My FPU version is about 10X faster. We can attribute this difference to the movement of data between memory and registers and the calculation of array element addresses, since the maths operations are identical.
There is a method described by Intel using SSE2 SIMD instructions which is twice the speed of the FPU. Unfortunately PB8 does not recognise the instructions for SSE2 so we would have to go down to machine code.
FUNCTION PBMAIN () AS LONG
DIM r(15) AS SINGLE
DIM a(15) AS SINGLE
DIM b(15) AS SINGLE
DIM i AS LONG
DIM t AS SINGLE
t=TIMER
FOR i=1 TO 1e6
' MatMultiply(r(),a(),b()) ' 1.6 seconds using 2d arrays
' MatrixMul4x4(a(),b(),r()) ' 0.39 seconds using 1d pointers
MatrixMul4x4S(a(),b(),r()) ' 0.17 seconds using FPU assembly code
NEXT
MSGBOX STR$(TIMER-t)
END FUNCTION
Charles
I have checked with the pointer version (see below) and I can't see any speed boost by me :(
SUB MatMultiply(MR() AS SINGLE, M1() AS SINGLE, M2() AS SINGLE)
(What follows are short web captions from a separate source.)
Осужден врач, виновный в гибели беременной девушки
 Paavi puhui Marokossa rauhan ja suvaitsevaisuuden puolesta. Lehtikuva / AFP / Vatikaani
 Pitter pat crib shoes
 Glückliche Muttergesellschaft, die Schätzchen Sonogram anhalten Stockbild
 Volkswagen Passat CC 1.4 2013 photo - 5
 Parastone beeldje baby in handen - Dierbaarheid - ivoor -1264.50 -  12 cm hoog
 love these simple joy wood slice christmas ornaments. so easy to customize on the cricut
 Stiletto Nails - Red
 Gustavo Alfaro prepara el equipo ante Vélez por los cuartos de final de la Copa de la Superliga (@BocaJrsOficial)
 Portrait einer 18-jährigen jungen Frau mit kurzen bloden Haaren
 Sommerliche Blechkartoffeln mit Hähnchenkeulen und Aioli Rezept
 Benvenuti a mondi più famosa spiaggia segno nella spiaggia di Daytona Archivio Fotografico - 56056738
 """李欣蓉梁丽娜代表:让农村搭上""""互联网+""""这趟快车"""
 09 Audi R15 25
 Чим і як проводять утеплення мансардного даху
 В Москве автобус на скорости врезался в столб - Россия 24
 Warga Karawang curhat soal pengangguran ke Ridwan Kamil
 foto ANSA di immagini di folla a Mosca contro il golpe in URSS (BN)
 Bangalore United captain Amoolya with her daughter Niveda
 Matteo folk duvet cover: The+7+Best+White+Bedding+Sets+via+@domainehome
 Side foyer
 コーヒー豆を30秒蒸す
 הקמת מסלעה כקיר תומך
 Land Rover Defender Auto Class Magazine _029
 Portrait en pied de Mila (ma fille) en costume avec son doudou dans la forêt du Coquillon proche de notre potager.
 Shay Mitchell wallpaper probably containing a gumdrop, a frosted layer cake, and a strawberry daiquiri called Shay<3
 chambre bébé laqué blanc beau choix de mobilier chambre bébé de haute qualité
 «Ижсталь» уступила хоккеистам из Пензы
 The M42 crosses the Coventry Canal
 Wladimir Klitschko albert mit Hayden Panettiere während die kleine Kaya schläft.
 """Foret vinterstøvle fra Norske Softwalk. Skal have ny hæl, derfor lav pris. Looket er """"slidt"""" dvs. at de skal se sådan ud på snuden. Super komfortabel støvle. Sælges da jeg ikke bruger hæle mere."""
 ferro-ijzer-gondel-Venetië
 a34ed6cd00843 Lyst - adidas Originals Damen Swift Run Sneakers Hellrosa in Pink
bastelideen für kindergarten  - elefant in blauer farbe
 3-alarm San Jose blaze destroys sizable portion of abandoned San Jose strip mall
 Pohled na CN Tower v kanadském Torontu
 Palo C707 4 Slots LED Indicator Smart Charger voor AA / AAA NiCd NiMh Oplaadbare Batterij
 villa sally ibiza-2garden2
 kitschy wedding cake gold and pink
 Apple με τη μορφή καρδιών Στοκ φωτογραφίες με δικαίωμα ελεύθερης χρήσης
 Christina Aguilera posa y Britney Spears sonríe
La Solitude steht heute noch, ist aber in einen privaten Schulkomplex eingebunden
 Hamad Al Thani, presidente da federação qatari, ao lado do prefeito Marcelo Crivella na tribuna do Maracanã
' MR(0,0) = M1(0,0) * M2(0,0) + M1(0,1) * M2(1,0) + M1(0,2) * M2(2,0) + M1(0,3) * M2(3,0) + M1(0,4) * M2(4,0)
' MR(0,1) = M1(1,0) * M2(0,0) + M1(1,1) * M2(1,0) + M1(1,2) * M2(2,0) + M1(1,3) * M2(3,0) + M1(1,4) * M2(4,0)
' MR(0,2) = M1(2,0) * M2(0,0) + M1(2,1) * M2(1,0) + M1(2,2) * M2(2,0) + M1(2,3) * M2(3,0) + M1(2,4) * M2(4,0)
' MR(0,3) = M1(3,0) * M2(0,0) + M1(3,1) * M2(1,0) + M1(3,2) * M2(2,0) + M1(3,3) * M2(3,0) + M1(3,4) * M2(4,0)
' MR(0,4) = M1(4,0) * M2(0,0) + M1(4,1) * M2(1,0) + M1(4,2) * M2(2,0) + M1(4,3) * M2(3,0) + M1(4,4) * M2(4,0)
' MR(1,0) = M1(0,0) * M2(0,1) + M1(0,1) * M2(1,1) + M1(0,2) * M2(2,1) + M1(0,3) * M2(3,1) + M1(0,4) * M2(4,1)
' MR(1,1) = M1(1,0) * M2(0,1) + M1(1,1) * M2(1,1) + M1(1,2) * M2(2,1) + M1(1,3) * M2(3,1) + M1(1,4) * M2(4,1)
' MR(1,2) = M1(2,0) * M2(0,1) + M1(2,1) * M2(1,1) + M1(2,2) * M2(2,1) + M1(2,3) * M2(3,1) + M1(2,4) * M2(4,1)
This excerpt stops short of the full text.